Forget the Design Process

I spent years managing design teams without actually making anything. Then AI arrived, and I started building again — using Claude to turn ideas directly into working prototypes. No briefs, no handoffs, no waiting. Just thinking something and watching it appear on screen.

It felt great. Until it didn’t.

When I finished, I stared at what I’d built and realized I had no idea why I’d made it. The design was solid. The prototype worked. It could probably ship. But somewhere in the excitement of making, I’d forgotten to ask the only question that actually matters:

If this succeeds, what changes?

Design process exists for real reasons. It creates alignment, reduces miscommunication, and gives teams a shared language for moving forward. When Jenny Wen, Anthropic’s Head of Design, declared that “the design process is dead,” I actually pushed back. My instinct was to defend it — process isn’t just bureaucracy, it’s the infrastructure that lets design work inside organizations that don’t naturally speak design.

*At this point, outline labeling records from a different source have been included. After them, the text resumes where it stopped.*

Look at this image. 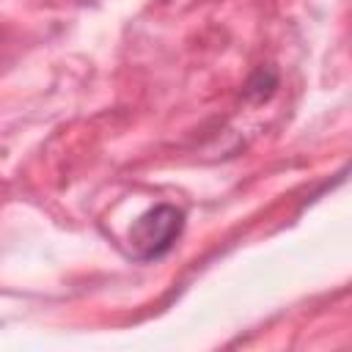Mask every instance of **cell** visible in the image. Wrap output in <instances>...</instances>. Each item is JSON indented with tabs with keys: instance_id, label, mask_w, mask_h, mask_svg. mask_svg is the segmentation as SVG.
I'll list each match as a JSON object with an SVG mask.
<instances>
[{
	"instance_id": "cell-1",
	"label": "cell",
	"mask_w": 352,
	"mask_h": 352,
	"mask_svg": "<svg viewBox=\"0 0 352 352\" xmlns=\"http://www.w3.org/2000/svg\"><path fill=\"white\" fill-rule=\"evenodd\" d=\"M182 231H184V212L173 204H157L132 223L126 242L138 261H157L173 250Z\"/></svg>"
},
{
	"instance_id": "cell-2",
	"label": "cell",
	"mask_w": 352,
	"mask_h": 352,
	"mask_svg": "<svg viewBox=\"0 0 352 352\" xmlns=\"http://www.w3.org/2000/svg\"><path fill=\"white\" fill-rule=\"evenodd\" d=\"M275 85H278V74H275L272 69L261 66V69L248 80V85H245V96L253 99V102H264V99L272 96Z\"/></svg>"
}]
</instances>
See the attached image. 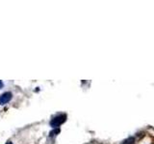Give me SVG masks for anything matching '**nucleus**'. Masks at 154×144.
<instances>
[{
  "instance_id": "f257e3e1",
  "label": "nucleus",
  "mask_w": 154,
  "mask_h": 144,
  "mask_svg": "<svg viewBox=\"0 0 154 144\" xmlns=\"http://www.w3.org/2000/svg\"><path fill=\"white\" fill-rule=\"evenodd\" d=\"M66 120V115L64 113H61V114H58L56 116H54L52 118V120L50 121V125L53 128H57L59 127L60 125H62L65 121Z\"/></svg>"
},
{
  "instance_id": "f03ea898",
  "label": "nucleus",
  "mask_w": 154,
  "mask_h": 144,
  "mask_svg": "<svg viewBox=\"0 0 154 144\" xmlns=\"http://www.w3.org/2000/svg\"><path fill=\"white\" fill-rule=\"evenodd\" d=\"M12 93L11 92H5L3 93L1 96H0V104L1 105H5L7 104L10 100L12 99Z\"/></svg>"
},
{
  "instance_id": "7ed1b4c3",
  "label": "nucleus",
  "mask_w": 154,
  "mask_h": 144,
  "mask_svg": "<svg viewBox=\"0 0 154 144\" xmlns=\"http://www.w3.org/2000/svg\"><path fill=\"white\" fill-rule=\"evenodd\" d=\"M134 141H135V138L133 136H130V137H127L125 140H123L122 144H134Z\"/></svg>"
},
{
  "instance_id": "20e7f679",
  "label": "nucleus",
  "mask_w": 154,
  "mask_h": 144,
  "mask_svg": "<svg viewBox=\"0 0 154 144\" xmlns=\"http://www.w3.org/2000/svg\"><path fill=\"white\" fill-rule=\"evenodd\" d=\"M2 86H3V83H2V82H1V81H0V88H2Z\"/></svg>"
}]
</instances>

But I’ve been sitting with something since then.

Process has a quiet side effect that nobody talks about: it creates the illusion that direction will emerge if you just follow the steps. Keep moving through the phases, and the right answer will reveal itself at the end.

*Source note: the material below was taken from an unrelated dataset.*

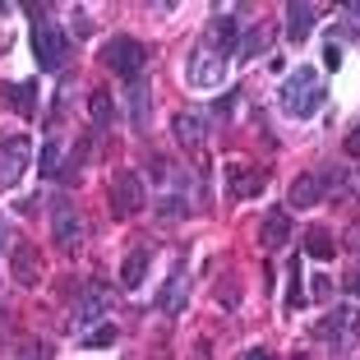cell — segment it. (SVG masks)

It won’t. Direction doesn’t emerge from process. It has to be defined before process begins.

For most of design history, this wasn’t a crisis. Execution was expensive. Every step cost time and money, so the discipline of working through a process protected teams from costly mistakes. The process was load-bearing.

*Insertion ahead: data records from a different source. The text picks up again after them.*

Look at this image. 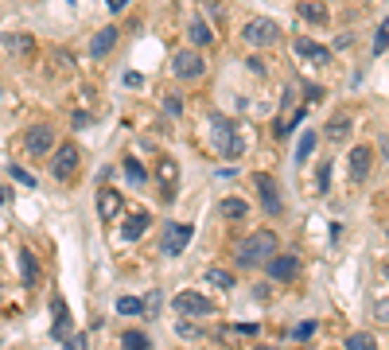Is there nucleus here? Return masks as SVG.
I'll return each instance as SVG.
<instances>
[{
	"label": "nucleus",
	"mask_w": 389,
	"mask_h": 350,
	"mask_svg": "<svg viewBox=\"0 0 389 350\" xmlns=\"http://www.w3.org/2000/svg\"><path fill=\"white\" fill-rule=\"evenodd\" d=\"M389 47V16L381 20V27H378V35H374V55H381V51Z\"/></svg>",
	"instance_id": "c756f323"
},
{
	"label": "nucleus",
	"mask_w": 389,
	"mask_h": 350,
	"mask_svg": "<svg viewBox=\"0 0 389 350\" xmlns=\"http://www.w3.org/2000/svg\"><path fill=\"white\" fill-rule=\"evenodd\" d=\"M218 214H222V218H246V214H249V202H242V199H222V202H218Z\"/></svg>",
	"instance_id": "6ab92c4d"
},
{
	"label": "nucleus",
	"mask_w": 389,
	"mask_h": 350,
	"mask_svg": "<svg viewBox=\"0 0 389 350\" xmlns=\"http://www.w3.org/2000/svg\"><path fill=\"white\" fill-rule=\"evenodd\" d=\"M0 98H4V90H0Z\"/></svg>",
	"instance_id": "4c0bfd02"
},
{
	"label": "nucleus",
	"mask_w": 389,
	"mask_h": 350,
	"mask_svg": "<svg viewBox=\"0 0 389 350\" xmlns=\"http://www.w3.org/2000/svg\"><path fill=\"white\" fill-rule=\"evenodd\" d=\"M206 284H214V288H234V276H230L226 268H206Z\"/></svg>",
	"instance_id": "393cba45"
},
{
	"label": "nucleus",
	"mask_w": 389,
	"mask_h": 350,
	"mask_svg": "<svg viewBox=\"0 0 389 350\" xmlns=\"http://www.w3.org/2000/svg\"><path fill=\"white\" fill-rule=\"evenodd\" d=\"M300 16L312 20V24H323V20H327V8H323L319 0H300Z\"/></svg>",
	"instance_id": "aec40b11"
},
{
	"label": "nucleus",
	"mask_w": 389,
	"mask_h": 350,
	"mask_svg": "<svg viewBox=\"0 0 389 350\" xmlns=\"http://www.w3.org/2000/svg\"><path fill=\"white\" fill-rule=\"evenodd\" d=\"M312 148H315V133H312V129H308V133L300 136V144H296V156H292V160H296V164H308V156H312Z\"/></svg>",
	"instance_id": "b1692460"
},
{
	"label": "nucleus",
	"mask_w": 389,
	"mask_h": 350,
	"mask_svg": "<svg viewBox=\"0 0 389 350\" xmlns=\"http://www.w3.org/2000/svg\"><path fill=\"white\" fill-rule=\"evenodd\" d=\"M51 308H55V327H51V335H55V339H67V335H70V316H67V304H62V300H51Z\"/></svg>",
	"instance_id": "a211bd4d"
},
{
	"label": "nucleus",
	"mask_w": 389,
	"mask_h": 350,
	"mask_svg": "<svg viewBox=\"0 0 389 350\" xmlns=\"http://www.w3.org/2000/svg\"><path fill=\"white\" fill-rule=\"evenodd\" d=\"M315 191H319V195L331 191V164H327V160H323L319 171H315Z\"/></svg>",
	"instance_id": "cd10ccee"
},
{
	"label": "nucleus",
	"mask_w": 389,
	"mask_h": 350,
	"mask_svg": "<svg viewBox=\"0 0 389 350\" xmlns=\"http://www.w3.org/2000/svg\"><path fill=\"white\" fill-rule=\"evenodd\" d=\"M8 199H12V191H8V187H0V207H4Z\"/></svg>",
	"instance_id": "e433bc0d"
},
{
	"label": "nucleus",
	"mask_w": 389,
	"mask_h": 350,
	"mask_svg": "<svg viewBox=\"0 0 389 350\" xmlns=\"http://www.w3.org/2000/svg\"><path fill=\"white\" fill-rule=\"evenodd\" d=\"M312 335H315V323H300L296 327V339H312Z\"/></svg>",
	"instance_id": "72a5a7b5"
},
{
	"label": "nucleus",
	"mask_w": 389,
	"mask_h": 350,
	"mask_svg": "<svg viewBox=\"0 0 389 350\" xmlns=\"http://www.w3.org/2000/svg\"><path fill=\"white\" fill-rule=\"evenodd\" d=\"M347 346H350V350H370V346H374V335L358 331V335H350V339H347Z\"/></svg>",
	"instance_id": "7c9ffc66"
},
{
	"label": "nucleus",
	"mask_w": 389,
	"mask_h": 350,
	"mask_svg": "<svg viewBox=\"0 0 389 350\" xmlns=\"http://www.w3.org/2000/svg\"><path fill=\"white\" fill-rule=\"evenodd\" d=\"M148 222H152L148 214H133V218H128V226H125V242H136V238H140V233L148 230Z\"/></svg>",
	"instance_id": "412c9836"
},
{
	"label": "nucleus",
	"mask_w": 389,
	"mask_h": 350,
	"mask_svg": "<svg viewBox=\"0 0 389 350\" xmlns=\"http://www.w3.org/2000/svg\"><path fill=\"white\" fill-rule=\"evenodd\" d=\"M211 129H214V144H218V152L222 156H242V148H246V141H242V136H237V129L230 125L226 117H214L211 121Z\"/></svg>",
	"instance_id": "f03ea898"
},
{
	"label": "nucleus",
	"mask_w": 389,
	"mask_h": 350,
	"mask_svg": "<svg viewBox=\"0 0 389 350\" xmlns=\"http://www.w3.org/2000/svg\"><path fill=\"white\" fill-rule=\"evenodd\" d=\"M4 43H8L16 55H27V51H35V39H32V35H8Z\"/></svg>",
	"instance_id": "bb28decb"
},
{
	"label": "nucleus",
	"mask_w": 389,
	"mask_h": 350,
	"mask_svg": "<svg viewBox=\"0 0 389 350\" xmlns=\"http://www.w3.org/2000/svg\"><path fill=\"white\" fill-rule=\"evenodd\" d=\"M156 183H160L164 199H176V183H179V164L171 156H156Z\"/></svg>",
	"instance_id": "39448f33"
},
{
	"label": "nucleus",
	"mask_w": 389,
	"mask_h": 350,
	"mask_svg": "<svg viewBox=\"0 0 389 350\" xmlns=\"http://www.w3.org/2000/svg\"><path fill=\"white\" fill-rule=\"evenodd\" d=\"M253 183L261 187V202H265V214H272V218H277L280 210H284V202H280V195H277V183H272L269 175H253Z\"/></svg>",
	"instance_id": "9b49d317"
},
{
	"label": "nucleus",
	"mask_w": 389,
	"mask_h": 350,
	"mask_svg": "<svg viewBox=\"0 0 389 350\" xmlns=\"http://www.w3.org/2000/svg\"><path fill=\"white\" fill-rule=\"evenodd\" d=\"M128 4H133V0H110V12H113V16H117V12H125Z\"/></svg>",
	"instance_id": "f704fd0d"
},
{
	"label": "nucleus",
	"mask_w": 389,
	"mask_h": 350,
	"mask_svg": "<svg viewBox=\"0 0 389 350\" xmlns=\"http://www.w3.org/2000/svg\"><path fill=\"white\" fill-rule=\"evenodd\" d=\"M117 35H121L117 27H102V32L90 39V55H93V58H105L113 47H117Z\"/></svg>",
	"instance_id": "4468645a"
},
{
	"label": "nucleus",
	"mask_w": 389,
	"mask_h": 350,
	"mask_svg": "<svg viewBox=\"0 0 389 350\" xmlns=\"http://www.w3.org/2000/svg\"><path fill=\"white\" fill-rule=\"evenodd\" d=\"M350 133V117H331L327 121V141H343Z\"/></svg>",
	"instance_id": "4be33fe9"
},
{
	"label": "nucleus",
	"mask_w": 389,
	"mask_h": 350,
	"mask_svg": "<svg viewBox=\"0 0 389 350\" xmlns=\"http://www.w3.org/2000/svg\"><path fill=\"white\" fill-rule=\"evenodd\" d=\"M12 175H16V183H24V187H32V191H35V175L32 171H24V167L12 164Z\"/></svg>",
	"instance_id": "2f4dec72"
},
{
	"label": "nucleus",
	"mask_w": 389,
	"mask_h": 350,
	"mask_svg": "<svg viewBox=\"0 0 389 350\" xmlns=\"http://www.w3.org/2000/svg\"><path fill=\"white\" fill-rule=\"evenodd\" d=\"M125 179H128L133 187H144V183H148V171H144L136 160H125Z\"/></svg>",
	"instance_id": "5701e85b"
},
{
	"label": "nucleus",
	"mask_w": 389,
	"mask_h": 350,
	"mask_svg": "<svg viewBox=\"0 0 389 350\" xmlns=\"http://www.w3.org/2000/svg\"><path fill=\"white\" fill-rule=\"evenodd\" d=\"M117 311H121V316H140V311H144V300H136V296H121V300H117Z\"/></svg>",
	"instance_id": "a878e982"
},
{
	"label": "nucleus",
	"mask_w": 389,
	"mask_h": 350,
	"mask_svg": "<svg viewBox=\"0 0 389 350\" xmlns=\"http://www.w3.org/2000/svg\"><path fill=\"white\" fill-rule=\"evenodd\" d=\"M296 55L304 58V63H312V67H327L331 63V51L312 43V39H296Z\"/></svg>",
	"instance_id": "f8f14e48"
},
{
	"label": "nucleus",
	"mask_w": 389,
	"mask_h": 350,
	"mask_svg": "<svg viewBox=\"0 0 389 350\" xmlns=\"http://www.w3.org/2000/svg\"><path fill=\"white\" fill-rule=\"evenodd\" d=\"M121 346H128V350H144V346H148V339H144V331H125V335H121Z\"/></svg>",
	"instance_id": "c85d7f7f"
},
{
	"label": "nucleus",
	"mask_w": 389,
	"mask_h": 350,
	"mask_svg": "<svg viewBox=\"0 0 389 350\" xmlns=\"http://www.w3.org/2000/svg\"><path fill=\"white\" fill-rule=\"evenodd\" d=\"M164 105H168V113H179V109H183V105H179L176 93H168V101H164Z\"/></svg>",
	"instance_id": "c9c22d12"
},
{
	"label": "nucleus",
	"mask_w": 389,
	"mask_h": 350,
	"mask_svg": "<svg viewBox=\"0 0 389 350\" xmlns=\"http://www.w3.org/2000/svg\"><path fill=\"white\" fill-rule=\"evenodd\" d=\"M272 253H280V242H277L272 230H257L237 245V261H242V265H265Z\"/></svg>",
	"instance_id": "f257e3e1"
},
{
	"label": "nucleus",
	"mask_w": 389,
	"mask_h": 350,
	"mask_svg": "<svg viewBox=\"0 0 389 350\" xmlns=\"http://www.w3.org/2000/svg\"><path fill=\"white\" fill-rule=\"evenodd\" d=\"M171 308H176L179 316H211L214 304L206 300V296H199V292H179L176 300H171Z\"/></svg>",
	"instance_id": "0eeeda50"
},
{
	"label": "nucleus",
	"mask_w": 389,
	"mask_h": 350,
	"mask_svg": "<svg viewBox=\"0 0 389 350\" xmlns=\"http://www.w3.org/2000/svg\"><path fill=\"white\" fill-rule=\"evenodd\" d=\"M265 268H269V276L280 280V284H288V280H296L300 276V261L292 257V253H272V257L265 261Z\"/></svg>",
	"instance_id": "423d86ee"
},
{
	"label": "nucleus",
	"mask_w": 389,
	"mask_h": 350,
	"mask_svg": "<svg viewBox=\"0 0 389 350\" xmlns=\"http://www.w3.org/2000/svg\"><path fill=\"white\" fill-rule=\"evenodd\" d=\"M171 70H176L179 78H199L206 70V63H203V55H199V51H179L176 63H171Z\"/></svg>",
	"instance_id": "1a4fd4ad"
},
{
	"label": "nucleus",
	"mask_w": 389,
	"mask_h": 350,
	"mask_svg": "<svg viewBox=\"0 0 389 350\" xmlns=\"http://www.w3.org/2000/svg\"><path fill=\"white\" fill-rule=\"evenodd\" d=\"M370 160H374V152L366 148V144L350 152V179H355V183H362L366 175H370Z\"/></svg>",
	"instance_id": "2eb2a0df"
},
{
	"label": "nucleus",
	"mask_w": 389,
	"mask_h": 350,
	"mask_svg": "<svg viewBox=\"0 0 389 350\" xmlns=\"http://www.w3.org/2000/svg\"><path fill=\"white\" fill-rule=\"evenodd\" d=\"M187 39H191L194 47H211V43H214V32H211V24H206V20L194 16L191 24H187Z\"/></svg>",
	"instance_id": "dca6fc26"
},
{
	"label": "nucleus",
	"mask_w": 389,
	"mask_h": 350,
	"mask_svg": "<svg viewBox=\"0 0 389 350\" xmlns=\"http://www.w3.org/2000/svg\"><path fill=\"white\" fill-rule=\"evenodd\" d=\"M176 335H179V339H199L203 331H199L194 323H179V327H176Z\"/></svg>",
	"instance_id": "473e14b6"
},
{
	"label": "nucleus",
	"mask_w": 389,
	"mask_h": 350,
	"mask_svg": "<svg viewBox=\"0 0 389 350\" xmlns=\"http://www.w3.org/2000/svg\"><path fill=\"white\" fill-rule=\"evenodd\" d=\"M74 167H78V148H74V144L55 148V160H51V175H55V179H70Z\"/></svg>",
	"instance_id": "6e6552de"
},
{
	"label": "nucleus",
	"mask_w": 389,
	"mask_h": 350,
	"mask_svg": "<svg viewBox=\"0 0 389 350\" xmlns=\"http://www.w3.org/2000/svg\"><path fill=\"white\" fill-rule=\"evenodd\" d=\"M24 148L32 152V156H47V152L55 148V133H51L47 125H35L32 133L24 136Z\"/></svg>",
	"instance_id": "9d476101"
},
{
	"label": "nucleus",
	"mask_w": 389,
	"mask_h": 350,
	"mask_svg": "<svg viewBox=\"0 0 389 350\" xmlns=\"http://www.w3.org/2000/svg\"><path fill=\"white\" fill-rule=\"evenodd\" d=\"M117 214H121V195L113 191V187H102V191H98V218H102V222H113Z\"/></svg>",
	"instance_id": "ddd939ff"
},
{
	"label": "nucleus",
	"mask_w": 389,
	"mask_h": 350,
	"mask_svg": "<svg viewBox=\"0 0 389 350\" xmlns=\"http://www.w3.org/2000/svg\"><path fill=\"white\" fill-rule=\"evenodd\" d=\"M242 39H246L249 47H272V43L280 39V27L272 24V20H249V24L242 27Z\"/></svg>",
	"instance_id": "7ed1b4c3"
},
{
	"label": "nucleus",
	"mask_w": 389,
	"mask_h": 350,
	"mask_svg": "<svg viewBox=\"0 0 389 350\" xmlns=\"http://www.w3.org/2000/svg\"><path fill=\"white\" fill-rule=\"evenodd\" d=\"M67 4H74V0H67Z\"/></svg>",
	"instance_id": "58836bf2"
},
{
	"label": "nucleus",
	"mask_w": 389,
	"mask_h": 350,
	"mask_svg": "<svg viewBox=\"0 0 389 350\" xmlns=\"http://www.w3.org/2000/svg\"><path fill=\"white\" fill-rule=\"evenodd\" d=\"M16 257H20V276H24V284H27V288H32V284L39 280V265H35L32 249H20Z\"/></svg>",
	"instance_id": "f3484780"
},
{
	"label": "nucleus",
	"mask_w": 389,
	"mask_h": 350,
	"mask_svg": "<svg viewBox=\"0 0 389 350\" xmlns=\"http://www.w3.org/2000/svg\"><path fill=\"white\" fill-rule=\"evenodd\" d=\"M191 238H194V226H191V222H168L160 249L168 253V257H179V253L187 249V242H191Z\"/></svg>",
	"instance_id": "20e7f679"
}]
</instances>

AI changed the load-bearing equation.

Now anyone can generate ten concepts, ten interfaces, ten prototypes before lunch. The bottleneck was never making things — it was always knowing which things were worth making. AI just made that gap impossible to ignore.

In 2017, Pentagram’s Natasha Jen stood on the 99U stage and called Design Thinking bullshit. She wasn’t wrong, but her argument was aimed at the wrong target. The real problem wasn’t that non-designers were using design process badly. It was that designers themselves had stopped questioning whether the process was pointing them toward the right problems.

Seven years later, two things have happened that make her warning feel prescient in ways she didn’t anticipate.

The first is what designer Felix Lee calls the code designer — a shift where designers don’t just describe products, they generate them. When design and engineering collapse into the same motion, production speed increases by orders of magnitude. The gap between idea and artifact is nearly gone.

The second is what happens to thinking when execution becomes effortless. The old cost of defaulting to process was wasted time. The new cost is an entire team moving very fast in a direction nobody stopped to question. Cognitive inertia has always been expensive. At AI speed, it’s catastrophic.

Here’s what I’ve started noticing in organizations.

A project kicks off. Timelines get confirmed, resources get allocated, deliverables get defined. The machine starts moving. From the outside, it looks like progress.

But ask one question — if this project succeeds, what will users actually do differently? — and the room goes quiet.

Not “improved experience.” Not “better interface.” A specific, observable change in behavior. Most teams have never discussed it, because process gave them permission not to. If we follow the steps correctly, the right outcome will be waiting at the end. That’s the deal process implicitly offers. And for a long time, it was good enough.

AI broke the deal. When you can execute ten times faster, the cost of moving in the wrong direction is ten times higher. Output goes up. Clarity doesn’t follow automatically. Someone still has to own the result, and that’s not something you can delegate to a model.

At Stanford GSB, I heard innovation described in terms of friction — and that friction is always defined by outcomes. Without a clear outcome, everyone on a team interprets success differently. Friction multiplies. You ship things that don’t add up to anything.

This is the one place AI genuinely can’t help. It can generate. It can execute. It can accelerate. But it cannot tell you where you’re trying to go. That’s still entirely a human problem.

Which means the most important design skill in an AI-accelerated world isn’t knowing the process. It’s being able to walk into a room before a project starts and answer, clearly and specifically, what success looks like.

Before your next project kicks off, try replacing the first agenda item. Instead of “how do we structure this,” ask: what does the world look like if we get this right?

Forget the process. Start with the outcome.